Page 31 of Chaos Theory
TWENTY-NINE
MAEVE
I’m in a client meeting in the Tolka Room when my phone pings.
I apologise to the client but can’t help glancing at the screen as I switch it to vibrate.
A message from JP requests my presence in his office ‘A.S.A.P.’ But it can’t be that urgent if he’s taken the time to type out all those dots.
I shove the device into my bag, put the bag on the floor.
I return my attention to the client, who’s eager for tourists to know that the Phoenix Park now has a regular bus service that not only circumnavigates Europe’s largest walled park but also drives right through it, at half-hour intervals.
I pretend to be impressed with the park planners’ innovative vision for public access to a public amenity.
Oh yes, I agree, it is truly unbelievable that a bus service had not been provided up to now.
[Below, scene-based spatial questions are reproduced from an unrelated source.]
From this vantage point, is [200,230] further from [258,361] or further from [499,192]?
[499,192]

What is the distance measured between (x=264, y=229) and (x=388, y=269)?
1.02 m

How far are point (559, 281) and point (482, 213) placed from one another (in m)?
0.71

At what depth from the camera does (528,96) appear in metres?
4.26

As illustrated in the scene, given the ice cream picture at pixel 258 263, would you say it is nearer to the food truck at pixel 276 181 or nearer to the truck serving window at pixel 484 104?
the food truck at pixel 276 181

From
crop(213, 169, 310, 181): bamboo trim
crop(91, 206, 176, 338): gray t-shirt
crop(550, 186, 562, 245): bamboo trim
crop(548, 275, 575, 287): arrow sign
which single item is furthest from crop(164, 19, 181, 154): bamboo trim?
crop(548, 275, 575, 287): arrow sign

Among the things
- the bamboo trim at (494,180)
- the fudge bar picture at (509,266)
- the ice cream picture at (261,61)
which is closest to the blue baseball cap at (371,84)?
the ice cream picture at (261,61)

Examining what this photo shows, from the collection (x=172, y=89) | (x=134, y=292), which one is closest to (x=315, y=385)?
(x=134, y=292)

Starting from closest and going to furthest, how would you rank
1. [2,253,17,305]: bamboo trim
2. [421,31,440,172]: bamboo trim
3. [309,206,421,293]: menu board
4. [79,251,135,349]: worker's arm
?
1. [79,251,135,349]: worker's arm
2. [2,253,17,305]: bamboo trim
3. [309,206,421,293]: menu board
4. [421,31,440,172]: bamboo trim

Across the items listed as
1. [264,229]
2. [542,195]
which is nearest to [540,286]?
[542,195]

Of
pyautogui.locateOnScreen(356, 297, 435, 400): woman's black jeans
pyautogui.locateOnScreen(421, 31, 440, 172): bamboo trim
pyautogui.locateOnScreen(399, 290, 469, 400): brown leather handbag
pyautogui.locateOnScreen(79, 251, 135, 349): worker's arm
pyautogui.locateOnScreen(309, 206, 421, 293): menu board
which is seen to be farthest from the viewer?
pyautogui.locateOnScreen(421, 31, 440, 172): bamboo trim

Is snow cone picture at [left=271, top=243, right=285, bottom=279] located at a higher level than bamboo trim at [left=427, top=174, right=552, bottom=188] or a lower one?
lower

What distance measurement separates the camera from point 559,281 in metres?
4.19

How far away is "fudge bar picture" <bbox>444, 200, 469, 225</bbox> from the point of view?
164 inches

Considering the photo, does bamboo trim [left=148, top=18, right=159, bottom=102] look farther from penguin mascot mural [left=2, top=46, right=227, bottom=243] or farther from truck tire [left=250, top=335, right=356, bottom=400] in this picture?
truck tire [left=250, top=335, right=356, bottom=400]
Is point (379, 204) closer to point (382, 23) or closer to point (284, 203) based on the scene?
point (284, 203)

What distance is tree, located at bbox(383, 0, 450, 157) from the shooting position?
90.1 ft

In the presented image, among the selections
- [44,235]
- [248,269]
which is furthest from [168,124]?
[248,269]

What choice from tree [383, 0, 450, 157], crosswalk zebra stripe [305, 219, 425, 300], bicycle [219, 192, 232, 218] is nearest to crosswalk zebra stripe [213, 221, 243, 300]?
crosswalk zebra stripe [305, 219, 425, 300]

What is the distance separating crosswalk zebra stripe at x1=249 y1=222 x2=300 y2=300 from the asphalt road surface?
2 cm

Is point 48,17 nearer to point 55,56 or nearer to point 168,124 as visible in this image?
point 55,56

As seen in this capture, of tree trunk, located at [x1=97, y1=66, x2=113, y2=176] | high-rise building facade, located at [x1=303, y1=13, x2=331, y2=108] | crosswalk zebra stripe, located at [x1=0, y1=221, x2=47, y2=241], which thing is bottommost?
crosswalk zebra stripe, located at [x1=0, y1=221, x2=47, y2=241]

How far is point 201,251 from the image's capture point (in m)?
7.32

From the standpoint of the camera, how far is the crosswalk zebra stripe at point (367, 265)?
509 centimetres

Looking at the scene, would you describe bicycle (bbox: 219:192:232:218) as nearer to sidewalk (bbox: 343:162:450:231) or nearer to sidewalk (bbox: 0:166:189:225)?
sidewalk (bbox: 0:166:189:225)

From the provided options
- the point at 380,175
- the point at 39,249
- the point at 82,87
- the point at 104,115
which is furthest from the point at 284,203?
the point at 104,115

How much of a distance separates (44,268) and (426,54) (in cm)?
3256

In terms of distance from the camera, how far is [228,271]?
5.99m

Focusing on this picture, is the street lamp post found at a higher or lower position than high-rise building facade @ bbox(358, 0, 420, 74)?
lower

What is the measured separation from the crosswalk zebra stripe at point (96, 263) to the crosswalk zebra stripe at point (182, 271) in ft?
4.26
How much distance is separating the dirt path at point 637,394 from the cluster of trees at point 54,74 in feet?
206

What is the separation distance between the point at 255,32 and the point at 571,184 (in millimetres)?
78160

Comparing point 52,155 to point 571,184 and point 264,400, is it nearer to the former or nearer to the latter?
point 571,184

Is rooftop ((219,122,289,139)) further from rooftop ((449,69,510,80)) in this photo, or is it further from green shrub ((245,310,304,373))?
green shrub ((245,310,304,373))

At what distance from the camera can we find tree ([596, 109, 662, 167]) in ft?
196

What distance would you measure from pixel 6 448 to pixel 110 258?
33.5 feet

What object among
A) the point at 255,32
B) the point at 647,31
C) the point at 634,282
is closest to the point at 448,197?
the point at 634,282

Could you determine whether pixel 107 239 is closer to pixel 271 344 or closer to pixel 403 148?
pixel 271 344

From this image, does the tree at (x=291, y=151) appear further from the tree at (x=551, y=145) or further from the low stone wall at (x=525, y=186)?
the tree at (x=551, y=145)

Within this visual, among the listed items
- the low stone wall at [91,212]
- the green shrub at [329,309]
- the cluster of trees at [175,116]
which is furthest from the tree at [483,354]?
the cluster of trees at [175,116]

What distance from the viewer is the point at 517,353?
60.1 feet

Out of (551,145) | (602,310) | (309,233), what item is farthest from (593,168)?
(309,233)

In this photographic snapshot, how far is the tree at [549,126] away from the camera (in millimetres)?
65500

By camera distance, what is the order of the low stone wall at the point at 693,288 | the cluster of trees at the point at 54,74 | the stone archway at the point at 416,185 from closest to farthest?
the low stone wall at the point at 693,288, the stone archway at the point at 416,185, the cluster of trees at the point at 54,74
Truly.
As I say this, my bag begins vibrating at my feet. I apologise again and this time switch the phone fully off, just as an incoming call from Shane lights up the home screen. What does he want that can’t wait until I get back to my desk?
The meeting ends and I thank the client, assure them they will be my number one priority for the next ten days, and laugh along in mild protest that no, of course I don’t say that to every client.
As I make my way to JP’s office, I’m debating whether to share with him an idea I’m working on for Kobi.
Julia and Dave told me that Kobi is doing okay in customer relations.
He’s good on the phone, although he still spends way too long on each call.
I’m wondering if there’s a way to make the most of this.
Many of our calls are from people who feel a connection to Ireland.
Ireland is not just a holiday destination.
For a lot of visitors, Ireland represents something.
A connection to the past, their past. True, their ideas of old Ireland take a knock once they arrive and find a cup of coffee costs about the same as it does in Manhattan.
But still, a lot of them have stories, family history passed down by parents or grandparents.
Maybe Kobi could record these histories…
I enter JP’s office to find Shane and Kobi also here. I exhale as a sinking feeling draws me down like an undertow.
‘Oh, hi,’ I say, raising my eyebrows at Shane. But he won’t look at me.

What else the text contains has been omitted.